Selected passage:
The Genetically Modified Food You Eat - kkleiner
http://singularityhub.com/2009/07/15/the-genetically-modified-food-you-eat/

======
biohacker42
_Unless you’re technophobic by nature (in which case, reading this blog
amounts to masochism), it’s hard to deny the benefits of GM foods._

As a libertarian who's anything but technophobic and who knows something about
gene splicing let me disagree:

 _GM foods resistant to insect attack actually require fewer pesticides than
their natural counterparts_

For now. Until pests become resistant to Bt toxin. Then organic farmers who
use Bacillus thuringiensis might be adversely affected. This is an uncounted
for externality.

But this externality may be worth it, if for example it gets us cheaper food.
But the best way to get A LOT cheaper food is to simply stop ag. subsidies.

Now I happen to think the long term consumption of plants with Bt genes has a
probability of being bad for you that's arbitrarily close to zero. BUT I am
also a software engineer and so I know NOTHING is certain, shit happens.

As a libertarian I know the basics of how free markets work, and information
is a key part of a working free market. Which is why I wish GM crops would be
labeled as such.

If pests do become immune to Bt, splicing something else in is going to be
harder. Because we didn't invent Bt toxin, we took it from bacteria. When
happens we run out of naturally occurring toxins? If we could design molecules
that would be awesome, but we're not there yet.

Keep in mind you can also splice pesticide resistance into crops and the way
they work is by enabling yyou to go nuts with the pesticides, bathe your
fields in them.

 _Stress-resistant GM crops can survive droughts and disease,_

Drought resistant crops are still in the works. This not nearly as easy as Bt
toxin was. It's a major change in plant physiology and we can't do that yet.

But Israel can profitably grow crops with desalinated water and computer
controlled irrigation.

The "this will help poor farmers" line is a red herring. Poor farmers in
developing countries are poor because their countries are a mess. If your
country isn't a mess you can even grow crops in the Israeli desert.

 _warding off famine in developing countries across_

Read up on how famines happen, The Economist had a great study. In short it's
about the government response, not about any one or two crop failures.

 _Frankly, it’s amazing that we can remix our food to be more nutritious_

Not yet. Well for simple things, like rice and vitamin A, but not in general.

We know that fruits and vegetables are not as nutritious today as they used to
be. This is because they've been careful selected for looks and shipability.
The most popular variety of tomato isn't called "Bulletproof" because it's so
super tasty and nutritious.

Simply put, the mass market wants big unbruised fruits and vegetables. Why
would this change just because we can now gene splice more nutrition into our
vegetables? We can have more nutritious today, there's just no _real_ demand
for them.

And the tiny market segment that does demand it, is ironically least likely to
buy GM foods.

 _faster-growing_

See drought hardy.

 _longer-lasting_

Not a problem for me. This is about shipping and storing crops for resale. How
does that interest me? Lower prices - see ag. subsidies.

 _and tastier_

See more nutritious.

The fact is, the genetic engineering that's going on today is not about more
taste or more nutrients or really anything that affects the end consumer. It's
about higher profit margins for the produces and middle men.

Record excerpts:
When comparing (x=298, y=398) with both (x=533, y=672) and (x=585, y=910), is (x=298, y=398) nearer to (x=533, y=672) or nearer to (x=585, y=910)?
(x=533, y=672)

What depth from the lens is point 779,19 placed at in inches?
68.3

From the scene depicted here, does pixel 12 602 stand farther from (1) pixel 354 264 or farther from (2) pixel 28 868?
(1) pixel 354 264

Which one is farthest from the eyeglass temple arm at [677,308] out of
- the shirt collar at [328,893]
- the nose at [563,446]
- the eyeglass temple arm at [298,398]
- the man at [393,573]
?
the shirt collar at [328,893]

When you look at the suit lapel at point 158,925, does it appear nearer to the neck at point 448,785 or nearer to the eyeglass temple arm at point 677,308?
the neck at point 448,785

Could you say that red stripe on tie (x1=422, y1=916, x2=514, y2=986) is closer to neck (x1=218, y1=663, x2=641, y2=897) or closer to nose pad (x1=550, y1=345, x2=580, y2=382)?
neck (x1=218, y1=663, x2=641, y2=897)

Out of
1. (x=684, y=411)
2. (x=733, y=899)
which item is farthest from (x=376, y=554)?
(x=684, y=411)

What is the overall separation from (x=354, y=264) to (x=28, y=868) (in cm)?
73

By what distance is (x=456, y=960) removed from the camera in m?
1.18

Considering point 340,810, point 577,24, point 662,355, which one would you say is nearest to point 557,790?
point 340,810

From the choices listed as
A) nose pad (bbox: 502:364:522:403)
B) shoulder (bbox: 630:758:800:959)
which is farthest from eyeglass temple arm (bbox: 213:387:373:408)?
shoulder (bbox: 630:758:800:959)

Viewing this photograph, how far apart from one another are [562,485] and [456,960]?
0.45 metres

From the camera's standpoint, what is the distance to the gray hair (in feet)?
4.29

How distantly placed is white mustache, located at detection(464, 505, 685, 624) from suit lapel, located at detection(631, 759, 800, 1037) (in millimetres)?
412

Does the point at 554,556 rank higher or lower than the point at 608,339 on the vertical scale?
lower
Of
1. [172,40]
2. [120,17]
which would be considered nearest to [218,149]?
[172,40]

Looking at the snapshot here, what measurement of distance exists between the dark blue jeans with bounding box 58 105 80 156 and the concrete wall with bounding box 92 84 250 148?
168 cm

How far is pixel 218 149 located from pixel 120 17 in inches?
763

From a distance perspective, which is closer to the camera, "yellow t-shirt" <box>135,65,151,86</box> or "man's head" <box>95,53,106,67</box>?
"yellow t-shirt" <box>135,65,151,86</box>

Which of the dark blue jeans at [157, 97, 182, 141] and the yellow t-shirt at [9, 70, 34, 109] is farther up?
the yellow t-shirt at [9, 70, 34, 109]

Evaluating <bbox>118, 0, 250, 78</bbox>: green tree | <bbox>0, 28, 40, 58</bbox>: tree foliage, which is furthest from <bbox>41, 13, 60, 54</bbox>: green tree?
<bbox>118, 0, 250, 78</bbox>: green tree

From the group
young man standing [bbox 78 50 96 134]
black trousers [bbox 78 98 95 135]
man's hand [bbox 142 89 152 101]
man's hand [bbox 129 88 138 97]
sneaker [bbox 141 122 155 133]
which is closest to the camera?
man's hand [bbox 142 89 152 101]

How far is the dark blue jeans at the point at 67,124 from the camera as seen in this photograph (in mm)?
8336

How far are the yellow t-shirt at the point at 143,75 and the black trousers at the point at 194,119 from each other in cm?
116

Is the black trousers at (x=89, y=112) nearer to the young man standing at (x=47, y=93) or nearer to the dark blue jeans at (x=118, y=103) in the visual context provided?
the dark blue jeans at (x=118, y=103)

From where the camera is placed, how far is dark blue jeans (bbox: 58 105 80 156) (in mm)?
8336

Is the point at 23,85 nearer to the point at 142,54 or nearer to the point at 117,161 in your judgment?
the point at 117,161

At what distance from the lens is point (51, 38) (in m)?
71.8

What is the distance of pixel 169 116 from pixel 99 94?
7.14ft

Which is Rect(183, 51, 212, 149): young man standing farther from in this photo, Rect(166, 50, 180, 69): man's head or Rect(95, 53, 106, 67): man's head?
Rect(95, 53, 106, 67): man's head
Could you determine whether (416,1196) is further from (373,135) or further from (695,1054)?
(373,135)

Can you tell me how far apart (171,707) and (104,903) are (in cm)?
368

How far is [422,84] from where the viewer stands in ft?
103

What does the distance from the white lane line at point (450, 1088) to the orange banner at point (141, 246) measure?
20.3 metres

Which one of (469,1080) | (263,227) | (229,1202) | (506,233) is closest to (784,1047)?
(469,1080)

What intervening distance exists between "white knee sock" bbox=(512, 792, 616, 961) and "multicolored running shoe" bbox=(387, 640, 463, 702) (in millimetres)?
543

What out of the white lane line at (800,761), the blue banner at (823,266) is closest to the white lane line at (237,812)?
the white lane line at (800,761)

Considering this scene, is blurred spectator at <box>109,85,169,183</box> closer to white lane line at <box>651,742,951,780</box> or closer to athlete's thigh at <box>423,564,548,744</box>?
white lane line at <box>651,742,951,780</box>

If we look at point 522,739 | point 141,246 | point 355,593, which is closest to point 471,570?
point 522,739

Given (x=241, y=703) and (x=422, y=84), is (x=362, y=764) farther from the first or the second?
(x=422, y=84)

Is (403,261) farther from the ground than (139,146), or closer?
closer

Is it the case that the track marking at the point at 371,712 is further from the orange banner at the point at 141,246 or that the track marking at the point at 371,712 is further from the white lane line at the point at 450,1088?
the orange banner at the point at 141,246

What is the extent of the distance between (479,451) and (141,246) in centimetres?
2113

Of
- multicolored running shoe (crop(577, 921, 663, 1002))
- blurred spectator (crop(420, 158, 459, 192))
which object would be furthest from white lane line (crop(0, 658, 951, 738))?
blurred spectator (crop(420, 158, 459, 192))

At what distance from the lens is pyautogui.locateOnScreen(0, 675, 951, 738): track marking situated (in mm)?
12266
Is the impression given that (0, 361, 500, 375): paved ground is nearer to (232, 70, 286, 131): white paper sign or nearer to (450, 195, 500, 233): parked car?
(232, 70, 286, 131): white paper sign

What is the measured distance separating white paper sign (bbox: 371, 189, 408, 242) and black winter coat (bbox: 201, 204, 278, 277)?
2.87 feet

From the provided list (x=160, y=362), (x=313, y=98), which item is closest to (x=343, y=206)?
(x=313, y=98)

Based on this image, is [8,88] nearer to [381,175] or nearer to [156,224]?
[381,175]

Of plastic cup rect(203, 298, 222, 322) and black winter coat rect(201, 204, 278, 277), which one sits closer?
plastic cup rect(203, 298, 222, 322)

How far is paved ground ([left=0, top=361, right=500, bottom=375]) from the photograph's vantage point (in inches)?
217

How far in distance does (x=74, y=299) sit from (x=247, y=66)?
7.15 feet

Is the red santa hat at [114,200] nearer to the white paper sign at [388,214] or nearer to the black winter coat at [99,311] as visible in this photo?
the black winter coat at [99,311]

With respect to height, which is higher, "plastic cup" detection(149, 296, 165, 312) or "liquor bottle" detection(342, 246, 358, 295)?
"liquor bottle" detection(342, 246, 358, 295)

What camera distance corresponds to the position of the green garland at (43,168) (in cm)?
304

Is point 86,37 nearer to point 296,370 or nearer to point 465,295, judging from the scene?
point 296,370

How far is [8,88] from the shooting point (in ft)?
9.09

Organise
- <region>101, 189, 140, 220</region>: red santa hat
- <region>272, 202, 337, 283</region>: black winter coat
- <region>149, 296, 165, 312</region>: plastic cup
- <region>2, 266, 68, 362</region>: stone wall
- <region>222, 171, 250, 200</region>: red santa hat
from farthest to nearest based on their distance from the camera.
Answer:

Tasks to carry out:
1. According to the comment on genetically modified food, why are fruits and vegetables less nutritious today than they used to be?
2. Reproduce the part of the comment on genetically modified food starting with "But the best" and going on through "certain, shit happens.".
The material has nothing to do with the comment on genetically modified food.

Solution list:
1. They have been selected for looks and shipability.

2.
But the best way to get A LOT cheaper food is to simply stop ag. subsidies.

Now I happen to think the long term consumption of plants with Bt genes has a
probability of being bad for you that's arbitrarily close to zero. BUT I am
also a software engineer and so I know NOTHING is certain, shit happens.